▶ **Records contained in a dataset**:

——————

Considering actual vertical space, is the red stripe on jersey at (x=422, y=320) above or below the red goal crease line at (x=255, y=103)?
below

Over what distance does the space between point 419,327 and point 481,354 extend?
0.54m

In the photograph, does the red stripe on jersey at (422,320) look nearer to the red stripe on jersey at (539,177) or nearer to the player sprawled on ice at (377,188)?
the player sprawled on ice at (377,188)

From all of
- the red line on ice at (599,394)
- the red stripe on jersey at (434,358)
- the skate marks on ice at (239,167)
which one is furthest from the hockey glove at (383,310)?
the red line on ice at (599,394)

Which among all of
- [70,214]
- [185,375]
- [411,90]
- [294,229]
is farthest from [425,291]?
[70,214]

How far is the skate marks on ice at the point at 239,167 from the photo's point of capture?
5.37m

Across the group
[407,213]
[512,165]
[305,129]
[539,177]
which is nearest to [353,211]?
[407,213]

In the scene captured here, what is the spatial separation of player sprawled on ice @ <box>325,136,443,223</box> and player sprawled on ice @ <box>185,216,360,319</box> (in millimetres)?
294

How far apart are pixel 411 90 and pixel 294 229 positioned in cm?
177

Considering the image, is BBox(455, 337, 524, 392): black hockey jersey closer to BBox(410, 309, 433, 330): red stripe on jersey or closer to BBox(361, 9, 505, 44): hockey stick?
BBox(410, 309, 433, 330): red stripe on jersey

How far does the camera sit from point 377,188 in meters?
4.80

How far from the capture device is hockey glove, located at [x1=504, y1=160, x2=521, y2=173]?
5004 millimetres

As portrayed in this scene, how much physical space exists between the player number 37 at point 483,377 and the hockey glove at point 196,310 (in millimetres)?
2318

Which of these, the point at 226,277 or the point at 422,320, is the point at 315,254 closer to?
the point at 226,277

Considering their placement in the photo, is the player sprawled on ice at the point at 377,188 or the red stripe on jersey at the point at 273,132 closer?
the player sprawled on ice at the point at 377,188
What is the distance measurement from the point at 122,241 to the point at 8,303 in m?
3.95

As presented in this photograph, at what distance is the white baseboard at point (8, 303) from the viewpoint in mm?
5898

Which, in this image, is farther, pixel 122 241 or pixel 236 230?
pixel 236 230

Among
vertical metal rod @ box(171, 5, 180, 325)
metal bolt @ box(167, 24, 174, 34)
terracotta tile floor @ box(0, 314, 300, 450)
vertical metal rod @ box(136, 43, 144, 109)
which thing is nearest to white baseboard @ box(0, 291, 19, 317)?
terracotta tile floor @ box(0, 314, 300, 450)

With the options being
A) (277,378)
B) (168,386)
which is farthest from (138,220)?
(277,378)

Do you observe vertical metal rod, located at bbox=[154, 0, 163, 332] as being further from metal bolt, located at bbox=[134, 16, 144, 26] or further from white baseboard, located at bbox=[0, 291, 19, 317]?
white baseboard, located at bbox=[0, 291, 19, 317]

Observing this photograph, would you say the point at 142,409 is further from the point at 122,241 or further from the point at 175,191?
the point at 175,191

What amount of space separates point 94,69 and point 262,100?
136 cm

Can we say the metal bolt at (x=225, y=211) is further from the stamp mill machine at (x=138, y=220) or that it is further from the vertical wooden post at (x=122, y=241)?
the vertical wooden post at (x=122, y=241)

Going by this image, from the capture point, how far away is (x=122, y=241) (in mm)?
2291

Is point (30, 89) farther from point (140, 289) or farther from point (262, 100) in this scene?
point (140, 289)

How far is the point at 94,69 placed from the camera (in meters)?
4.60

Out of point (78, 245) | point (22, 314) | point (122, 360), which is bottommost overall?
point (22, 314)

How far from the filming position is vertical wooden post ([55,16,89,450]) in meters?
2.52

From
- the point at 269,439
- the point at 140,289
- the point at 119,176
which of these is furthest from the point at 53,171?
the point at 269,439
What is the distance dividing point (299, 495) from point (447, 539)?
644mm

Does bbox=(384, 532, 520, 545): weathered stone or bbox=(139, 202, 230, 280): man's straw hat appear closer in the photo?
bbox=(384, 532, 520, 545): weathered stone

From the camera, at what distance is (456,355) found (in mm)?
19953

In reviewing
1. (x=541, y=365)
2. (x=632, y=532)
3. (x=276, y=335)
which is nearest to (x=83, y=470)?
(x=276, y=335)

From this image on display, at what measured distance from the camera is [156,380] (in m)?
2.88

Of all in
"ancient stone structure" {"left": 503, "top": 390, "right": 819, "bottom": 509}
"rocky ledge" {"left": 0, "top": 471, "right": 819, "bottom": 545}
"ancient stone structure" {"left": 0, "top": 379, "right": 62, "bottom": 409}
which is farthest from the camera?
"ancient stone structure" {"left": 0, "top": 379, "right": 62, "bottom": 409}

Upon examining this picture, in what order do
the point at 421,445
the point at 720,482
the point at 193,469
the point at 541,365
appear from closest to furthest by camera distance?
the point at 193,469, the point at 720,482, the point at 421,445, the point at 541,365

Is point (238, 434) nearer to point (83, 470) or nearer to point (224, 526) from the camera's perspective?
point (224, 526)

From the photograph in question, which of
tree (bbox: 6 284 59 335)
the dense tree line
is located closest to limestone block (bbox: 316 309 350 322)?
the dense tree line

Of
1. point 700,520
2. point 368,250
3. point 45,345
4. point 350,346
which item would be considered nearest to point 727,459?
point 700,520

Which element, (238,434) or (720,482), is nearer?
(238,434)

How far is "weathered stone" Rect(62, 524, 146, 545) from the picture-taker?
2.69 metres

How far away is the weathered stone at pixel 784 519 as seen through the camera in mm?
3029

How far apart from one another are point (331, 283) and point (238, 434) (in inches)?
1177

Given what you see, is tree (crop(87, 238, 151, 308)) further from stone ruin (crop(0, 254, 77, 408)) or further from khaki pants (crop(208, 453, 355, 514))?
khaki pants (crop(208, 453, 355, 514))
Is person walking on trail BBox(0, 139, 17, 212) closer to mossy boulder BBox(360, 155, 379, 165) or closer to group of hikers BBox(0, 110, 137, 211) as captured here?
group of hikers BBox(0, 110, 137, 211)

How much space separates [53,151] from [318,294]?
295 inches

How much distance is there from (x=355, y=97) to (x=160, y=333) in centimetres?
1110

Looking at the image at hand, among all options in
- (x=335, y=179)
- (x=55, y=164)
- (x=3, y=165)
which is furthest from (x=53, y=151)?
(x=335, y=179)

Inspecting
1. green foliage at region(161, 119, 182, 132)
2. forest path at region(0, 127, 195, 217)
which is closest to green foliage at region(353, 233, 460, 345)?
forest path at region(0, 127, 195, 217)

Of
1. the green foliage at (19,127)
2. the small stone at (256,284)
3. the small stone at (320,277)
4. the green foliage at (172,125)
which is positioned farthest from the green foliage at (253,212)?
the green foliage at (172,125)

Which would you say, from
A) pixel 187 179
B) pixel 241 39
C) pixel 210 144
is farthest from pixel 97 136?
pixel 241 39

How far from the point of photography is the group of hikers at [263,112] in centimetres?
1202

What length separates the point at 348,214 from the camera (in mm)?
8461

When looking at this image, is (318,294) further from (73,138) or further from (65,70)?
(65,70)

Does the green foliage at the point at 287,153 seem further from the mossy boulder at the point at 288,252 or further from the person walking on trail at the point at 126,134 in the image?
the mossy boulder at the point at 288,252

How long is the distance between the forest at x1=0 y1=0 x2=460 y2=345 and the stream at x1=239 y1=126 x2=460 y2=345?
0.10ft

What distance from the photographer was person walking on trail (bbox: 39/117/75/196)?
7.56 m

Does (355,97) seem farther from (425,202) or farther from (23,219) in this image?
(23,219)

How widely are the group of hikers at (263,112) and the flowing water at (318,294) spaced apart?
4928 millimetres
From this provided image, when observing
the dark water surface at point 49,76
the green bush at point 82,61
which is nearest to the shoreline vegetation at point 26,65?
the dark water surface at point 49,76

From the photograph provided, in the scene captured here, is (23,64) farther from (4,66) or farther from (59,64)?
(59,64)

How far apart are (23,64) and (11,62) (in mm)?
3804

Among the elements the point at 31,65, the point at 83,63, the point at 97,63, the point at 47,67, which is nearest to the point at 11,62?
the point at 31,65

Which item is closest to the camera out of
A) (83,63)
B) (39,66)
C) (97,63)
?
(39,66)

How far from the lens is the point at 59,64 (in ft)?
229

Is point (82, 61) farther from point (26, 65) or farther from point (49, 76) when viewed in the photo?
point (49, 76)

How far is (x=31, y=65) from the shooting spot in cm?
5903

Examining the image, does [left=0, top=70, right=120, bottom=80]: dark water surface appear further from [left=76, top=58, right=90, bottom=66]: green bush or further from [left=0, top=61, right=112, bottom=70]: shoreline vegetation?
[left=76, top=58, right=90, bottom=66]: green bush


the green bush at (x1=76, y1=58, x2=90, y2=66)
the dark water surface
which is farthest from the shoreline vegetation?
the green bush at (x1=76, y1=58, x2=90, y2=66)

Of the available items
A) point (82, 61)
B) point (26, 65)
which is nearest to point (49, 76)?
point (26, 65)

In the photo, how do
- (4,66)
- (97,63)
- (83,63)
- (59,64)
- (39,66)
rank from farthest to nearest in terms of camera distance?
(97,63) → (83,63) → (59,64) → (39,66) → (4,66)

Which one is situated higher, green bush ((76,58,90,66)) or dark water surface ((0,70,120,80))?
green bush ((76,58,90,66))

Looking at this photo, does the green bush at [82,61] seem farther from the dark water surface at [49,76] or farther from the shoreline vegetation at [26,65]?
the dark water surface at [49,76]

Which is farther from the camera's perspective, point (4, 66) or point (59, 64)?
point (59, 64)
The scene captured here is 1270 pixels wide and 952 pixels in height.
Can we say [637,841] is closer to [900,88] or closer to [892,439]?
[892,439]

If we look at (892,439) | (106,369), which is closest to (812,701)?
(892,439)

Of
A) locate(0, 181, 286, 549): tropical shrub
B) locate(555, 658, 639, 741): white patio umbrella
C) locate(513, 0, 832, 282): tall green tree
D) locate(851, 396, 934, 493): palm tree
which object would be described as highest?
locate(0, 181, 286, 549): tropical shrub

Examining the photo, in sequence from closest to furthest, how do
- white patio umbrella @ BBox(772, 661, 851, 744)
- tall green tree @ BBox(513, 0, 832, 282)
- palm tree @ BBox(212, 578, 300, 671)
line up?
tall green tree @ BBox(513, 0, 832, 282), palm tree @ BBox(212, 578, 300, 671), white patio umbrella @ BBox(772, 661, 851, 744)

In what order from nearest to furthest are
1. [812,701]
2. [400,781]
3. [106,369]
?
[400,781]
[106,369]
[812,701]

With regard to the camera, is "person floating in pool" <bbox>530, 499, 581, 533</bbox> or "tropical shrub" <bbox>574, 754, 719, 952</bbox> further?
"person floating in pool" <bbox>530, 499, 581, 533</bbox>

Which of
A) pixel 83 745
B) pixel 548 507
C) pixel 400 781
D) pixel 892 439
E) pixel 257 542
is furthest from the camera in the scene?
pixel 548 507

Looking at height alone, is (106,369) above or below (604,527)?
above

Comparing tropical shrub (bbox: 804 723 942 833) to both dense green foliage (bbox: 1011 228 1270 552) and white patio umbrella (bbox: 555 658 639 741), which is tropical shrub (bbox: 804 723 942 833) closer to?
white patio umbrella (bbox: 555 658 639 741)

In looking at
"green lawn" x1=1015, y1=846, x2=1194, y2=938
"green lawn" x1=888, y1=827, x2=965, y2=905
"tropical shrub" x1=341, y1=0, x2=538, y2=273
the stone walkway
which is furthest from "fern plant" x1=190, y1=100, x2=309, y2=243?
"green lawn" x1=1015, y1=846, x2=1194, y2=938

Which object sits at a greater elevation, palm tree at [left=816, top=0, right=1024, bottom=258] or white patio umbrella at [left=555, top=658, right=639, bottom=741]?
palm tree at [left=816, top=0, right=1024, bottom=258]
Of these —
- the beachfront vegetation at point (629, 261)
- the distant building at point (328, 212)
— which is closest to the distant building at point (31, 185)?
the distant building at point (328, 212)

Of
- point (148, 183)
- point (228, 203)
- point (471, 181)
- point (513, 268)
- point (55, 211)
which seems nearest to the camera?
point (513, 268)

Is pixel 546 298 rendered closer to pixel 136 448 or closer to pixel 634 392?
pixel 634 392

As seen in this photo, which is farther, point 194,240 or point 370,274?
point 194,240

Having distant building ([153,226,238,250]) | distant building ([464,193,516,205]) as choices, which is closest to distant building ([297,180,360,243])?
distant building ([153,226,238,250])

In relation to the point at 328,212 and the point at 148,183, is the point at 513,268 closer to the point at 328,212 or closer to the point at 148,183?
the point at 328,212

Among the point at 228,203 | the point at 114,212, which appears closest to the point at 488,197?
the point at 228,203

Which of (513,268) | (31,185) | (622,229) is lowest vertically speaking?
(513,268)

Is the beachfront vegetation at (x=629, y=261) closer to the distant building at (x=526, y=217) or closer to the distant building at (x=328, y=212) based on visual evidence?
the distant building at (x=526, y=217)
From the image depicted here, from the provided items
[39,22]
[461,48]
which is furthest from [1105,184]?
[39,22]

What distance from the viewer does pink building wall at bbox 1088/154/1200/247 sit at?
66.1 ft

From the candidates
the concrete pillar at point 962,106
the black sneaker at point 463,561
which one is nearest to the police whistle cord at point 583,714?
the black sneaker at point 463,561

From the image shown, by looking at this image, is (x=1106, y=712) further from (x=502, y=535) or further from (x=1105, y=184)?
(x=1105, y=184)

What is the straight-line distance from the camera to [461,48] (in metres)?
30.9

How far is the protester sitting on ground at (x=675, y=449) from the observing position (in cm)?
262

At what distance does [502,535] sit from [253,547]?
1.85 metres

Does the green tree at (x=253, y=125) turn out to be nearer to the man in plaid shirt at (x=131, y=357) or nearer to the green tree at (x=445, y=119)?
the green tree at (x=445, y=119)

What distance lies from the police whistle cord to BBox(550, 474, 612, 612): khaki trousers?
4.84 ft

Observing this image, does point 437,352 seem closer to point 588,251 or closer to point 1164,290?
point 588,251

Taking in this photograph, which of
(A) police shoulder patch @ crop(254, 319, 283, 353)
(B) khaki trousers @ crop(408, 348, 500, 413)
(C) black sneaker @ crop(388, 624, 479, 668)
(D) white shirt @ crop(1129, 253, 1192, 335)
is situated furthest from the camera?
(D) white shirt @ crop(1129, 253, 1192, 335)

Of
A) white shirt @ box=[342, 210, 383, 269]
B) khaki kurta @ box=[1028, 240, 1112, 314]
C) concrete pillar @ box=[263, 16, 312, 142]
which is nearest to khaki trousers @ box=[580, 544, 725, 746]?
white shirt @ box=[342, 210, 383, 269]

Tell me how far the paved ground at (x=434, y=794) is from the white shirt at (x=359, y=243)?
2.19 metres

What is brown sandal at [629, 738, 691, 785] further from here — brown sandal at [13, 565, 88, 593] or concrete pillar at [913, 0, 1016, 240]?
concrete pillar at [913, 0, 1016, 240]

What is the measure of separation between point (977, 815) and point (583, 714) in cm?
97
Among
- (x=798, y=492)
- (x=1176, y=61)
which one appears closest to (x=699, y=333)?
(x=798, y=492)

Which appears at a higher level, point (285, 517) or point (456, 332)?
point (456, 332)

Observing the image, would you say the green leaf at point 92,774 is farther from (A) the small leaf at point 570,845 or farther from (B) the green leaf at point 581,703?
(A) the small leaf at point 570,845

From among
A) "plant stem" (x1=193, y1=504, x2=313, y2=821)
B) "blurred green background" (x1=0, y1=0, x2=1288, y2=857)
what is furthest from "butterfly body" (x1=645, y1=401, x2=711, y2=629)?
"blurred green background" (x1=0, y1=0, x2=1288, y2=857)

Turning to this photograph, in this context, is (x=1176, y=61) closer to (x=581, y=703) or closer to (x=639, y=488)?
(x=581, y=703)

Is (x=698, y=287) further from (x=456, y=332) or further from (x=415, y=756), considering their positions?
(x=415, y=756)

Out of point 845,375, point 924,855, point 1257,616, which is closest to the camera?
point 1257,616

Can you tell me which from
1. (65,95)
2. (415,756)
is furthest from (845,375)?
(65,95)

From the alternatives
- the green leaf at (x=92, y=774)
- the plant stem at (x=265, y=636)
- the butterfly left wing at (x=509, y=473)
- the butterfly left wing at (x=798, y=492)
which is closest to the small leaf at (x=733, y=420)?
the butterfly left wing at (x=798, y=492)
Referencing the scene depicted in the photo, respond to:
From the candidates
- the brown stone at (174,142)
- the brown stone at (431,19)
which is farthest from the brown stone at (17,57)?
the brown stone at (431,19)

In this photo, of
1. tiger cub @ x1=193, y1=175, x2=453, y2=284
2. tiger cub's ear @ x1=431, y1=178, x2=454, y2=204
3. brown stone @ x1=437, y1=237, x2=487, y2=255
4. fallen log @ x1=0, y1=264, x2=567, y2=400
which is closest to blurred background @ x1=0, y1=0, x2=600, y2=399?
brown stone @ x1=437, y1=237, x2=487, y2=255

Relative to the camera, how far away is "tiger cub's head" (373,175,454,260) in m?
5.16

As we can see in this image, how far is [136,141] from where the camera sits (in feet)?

——————

▶ **INSTRUCTIONS TO FOLLOW**:
Output, unchanged, the lines from the line with "Turning to this" through the final line of the material.

▶ **RESPONSE**:
Turning to this photograph, in this context, is (x=1176, y=61) closer to (x=581, y=703) or closer to (x=639, y=488)?
(x=581, y=703)

Is (x=698, y=287) further from (x=456, y=332) or further from (x=415, y=756), considering their positions?
(x=415, y=756)

Out of point 845,375, point 924,855, point 1257,616, which is closest to the camera?
point 1257,616

Can you tell me which from
1. (65,95)
2. (415,756)
is furthest from (845,375)?
(65,95)

From the alternatives
- the green leaf at (x=92, y=774)
- the plant stem at (x=265, y=636)
- the butterfly left wing at (x=509, y=473)
- the butterfly left wing at (x=798, y=492)
which is closest to the small leaf at (x=733, y=420)?
the butterfly left wing at (x=798, y=492)
Referencing the scene depicted in the photo, respond to:
From the candidates
- the brown stone at (174,142)
- the brown stone at (431,19)
which is farthest from the brown stone at (17,57)?
the brown stone at (431,19)

In this photo, of
1. tiger cub @ x1=193, y1=175, x2=453, y2=284
2. tiger cub's ear @ x1=431, y1=178, x2=454, y2=204
3. brown stone @ x1=437, y1=237, x2=487, y2=255
4. fallen log @ x1=0, y1=264, x2=567, y2=400
which is closest to blurred background @ x1=0, y1=0, x2=600, y2=399?
brown stone @ x1=437, y1=237, x2=487, y2=255

Relative to the camera, how far away is "tiger cub's head" (373,175,454,260) in m?
5.16

As we can see in this image, how far is [136,141] from where the camera sits (in feet)?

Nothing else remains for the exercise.